# reducing shingle exposure



## tomstruble

Gentlemen
Im looking at a small roof replacement.It a 12x17 approx 4 pitch it has 3 sky lite with maybe 5-6'' in between the units my question is would you cut the shingle exposure to 4'' on a roof like this?
The roof terminates at a stucco end wall with a dbble window about 6'' above the roof line,the end wall flashing is heavy ga aluminum .there is a vented soffit but no end wall venting would that shingle over vent work at the top end wall?The sky lite units are large about 3'x3' the homeowner wants to replace any manufacturer preference?


----------



## Grumpy

That's an old school method which pretty much died out with the popularity of ice shield. Infact when speaking with manuf reps they say it'll void their warranty. You're better off ice shielding the entire surface first before reducing an exposure. 

For a wal vent, you may try the Air Vent, Flash-Filter vent. I have used it before. 

I prefer velux skylights. Theyt will do custom sizes in some of their product lines.


----------



## tomstruble

thanks grumpy.p.s. your right i did go to the old school


----------



## tinner666

I use i and W, then reduce the exposure. I have a couple of trouble free Elks on 4" and 5" exposure.

The manufacturers know the shingles are worthless and want to RELY on the I&W, not the roof. 

This is a 3/12 the GC insisted I shingle on HIS house. Elks at 4". with I&W, and 'Dutch-Lapped' 4" tp 6". No butt joints. 9 years old. Up to 17" of snow. [url]http://rcs.si-sv2628.com/show_album_photo.asp?userid=30&AlbumID=288&file=1976&s=0[/url]

I love Elks at 5". The sealer strip lands on the flatest part of the shingle.


----------



## tinner666

I should have also mentioned this job. It's GAF or GP. I forget.
Fully Dutch-Lapped and the exposure went from full down to about 3-3/4" in keeping the lines straight. The Reps also came to the job several times and I'm sure they have their own pics stored somewhere.

[url]http://rcs.si-sv2628.com/show_album_photo.asp?userid=30&AlbumID=108&file=764&s=0[/url]

I have been certified by all of them at some time or another. Fancy toilet paper. They all know I think their product is crap now! :laughing:


----------



## tomstruble

so Frank you do reduce exposure with i&w ? and could you please explain dutchlaped shingles? thanks tom


----------



## Ed the Roofer

Overlapping the butt edges of the shingles by 3" to 6".

They used to make 3 tab shingles look like architectural shingles before any architecturals were ever made.

Franks measurements may vary. He's a wild man with asphalt shingles.

Ed


----------



## tinner666

No butt joints Tom. I did that to my own house.
I was going to make it rougher looking with 3" to 6" random tabs all over the place, but that got old in a hurry. So, I decided to save that for where I found joints in the 1x6's. When I found a joint in the nail line, I face nailed about 1" lower and slid tabs in, nailed about the nail line, with a tiny dab of caulk on the nail to act as a seal down. 

Finished the roof the day before the hurricane and it hadn't even sealed when the hurricane hit.


----------



## tinner666

Ed's right about the 3-tabs. Another thing was that I wanted a dimensional roof on my house. Elks and Timberlines butted look almost as flat as a 3-tab.

* _Information provided_
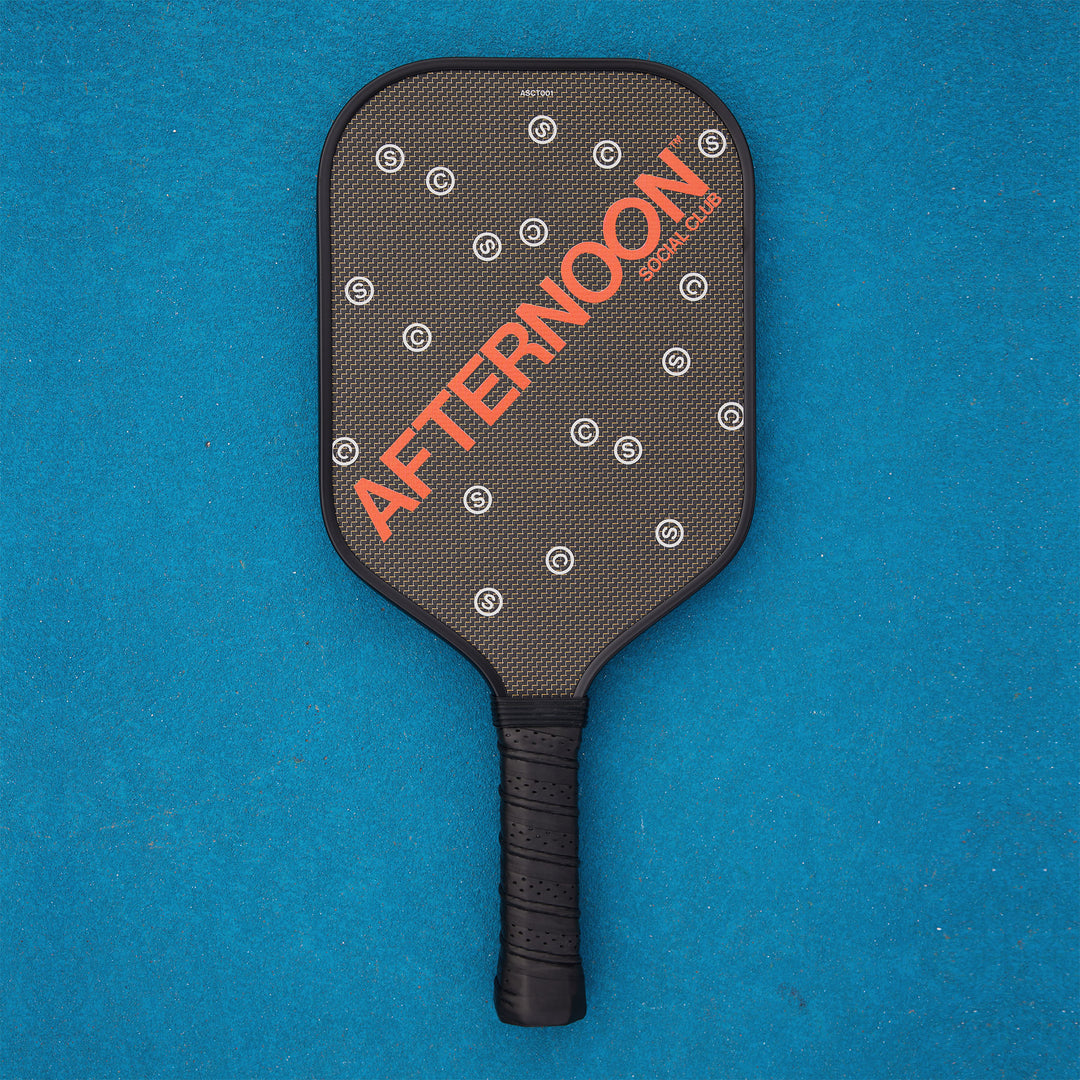 Black titan carbon pickleball paddle featuring the words Afternoon SC in orange and white 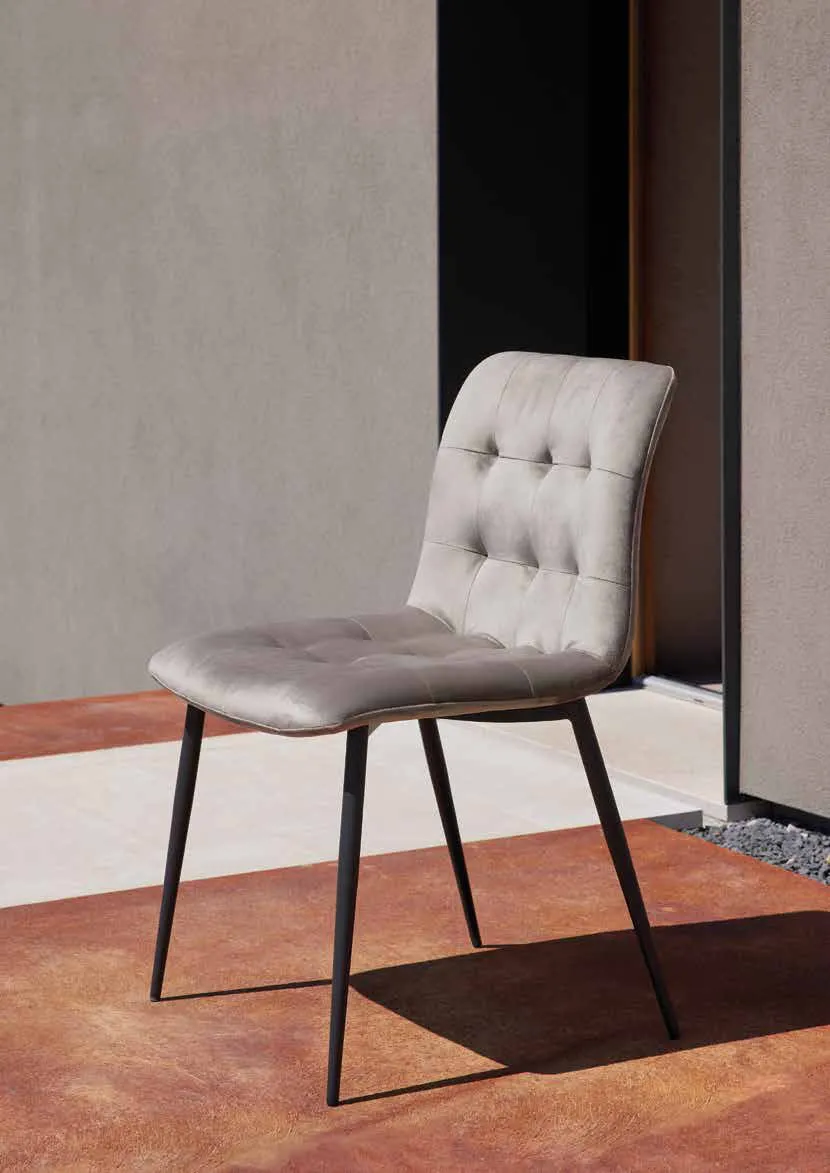 Sedia Kylian Friulsedie in velluto grigio con gambe antracite su un pavimento in cotto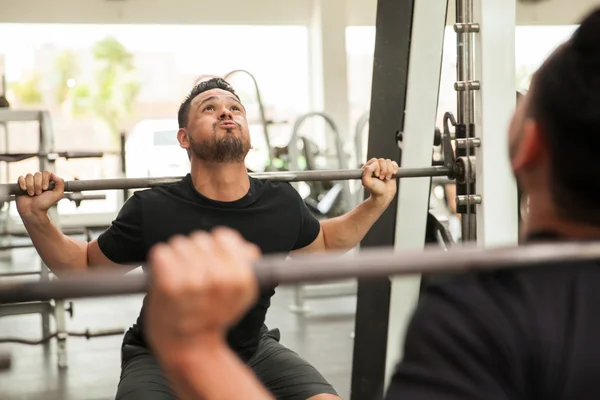 Man using a squat machine — Stock Photo, Image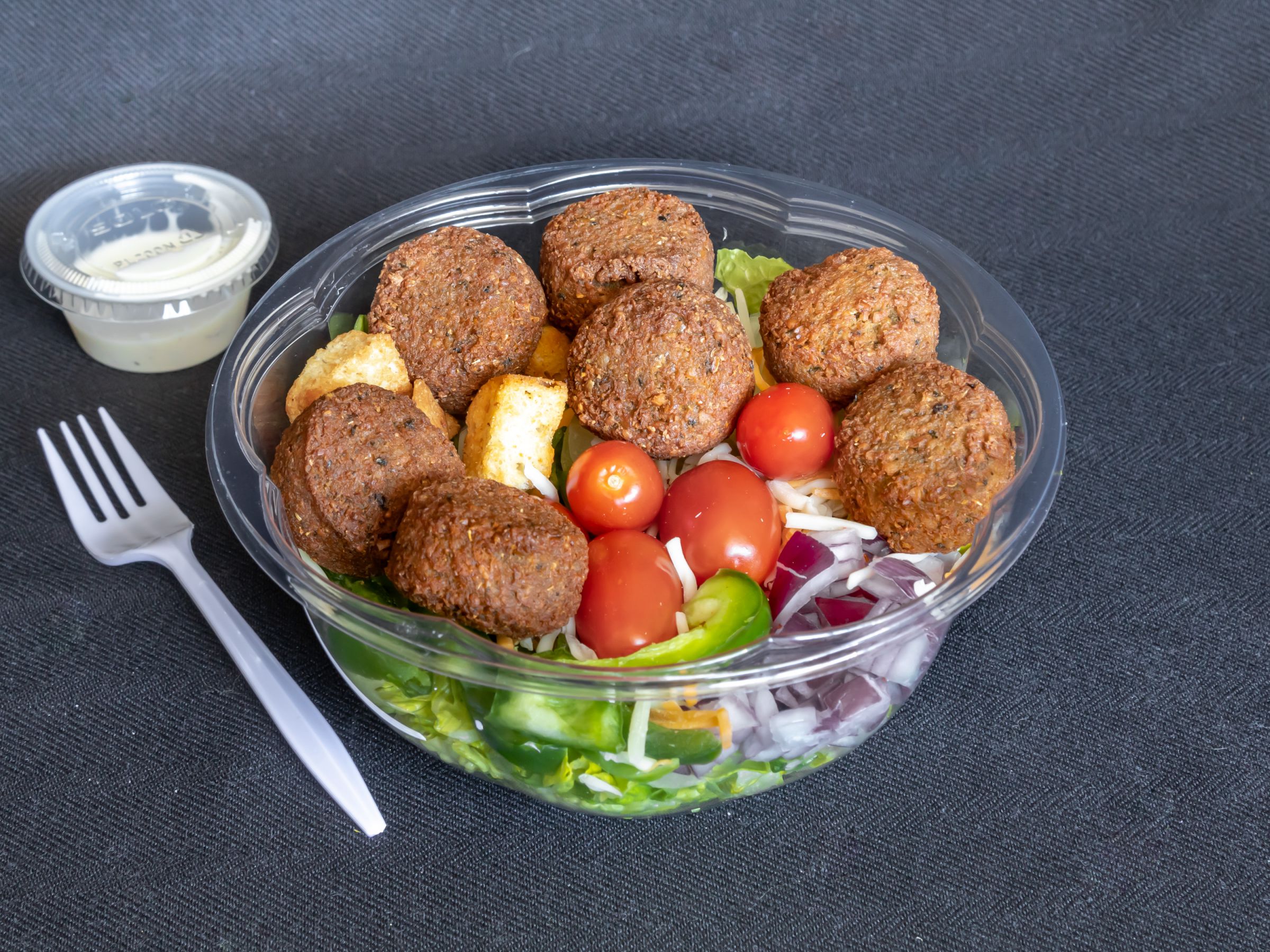 Order Falafel Salad food online from Taqwa Food Mart store, Bensalem on bringmethat.com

* _Tasks for this exercise_
1. Repeat everything in the shingle exposure thread from "That's an old" down to "reducing an exposure.", substituting "guarantee" for "warranty".
2. Decide whether each statement agrees with the shingle exposure thread, answering yes or no and quoting the words that settle it.
(a) Grumpy prefers Velux skylights.
(b) tinner666 finished the roof on his own house a week before the hurricane.
(c) Ed the Roofer describes Dutch-lapping as overlapping the butt edges of the shingles by 3" to 6".
3. Answer these questions from the shingle exposure thread.
(a) What are the approximate dimensions of the roof tomstruble is looking at?
(b) Which wall vent does Grumpy suggest trying?
(c) How much snow has the 3/12 roof that tinner666 shingled for the GC seen?
The listing is not needed for this work.

* _Results in order_
1.
That's an old school method which pretty much died out with the popularity of ice shield. Infact when speaking with manuf reps they say it'll void their guarantee. You're better off ice shielding the entire surface first before reducing an exposure.

2.
(a) Yes: "I prefer velux skylights."
(b) No: "Finished the roof the day before the hurricane"
(c) Yes: "Overlapping the butt edges of the shingles by 3" to 6"."

3.
(a) 12x17
(b) The Air Vent, Flash-Filter vent
(c) Up to 17"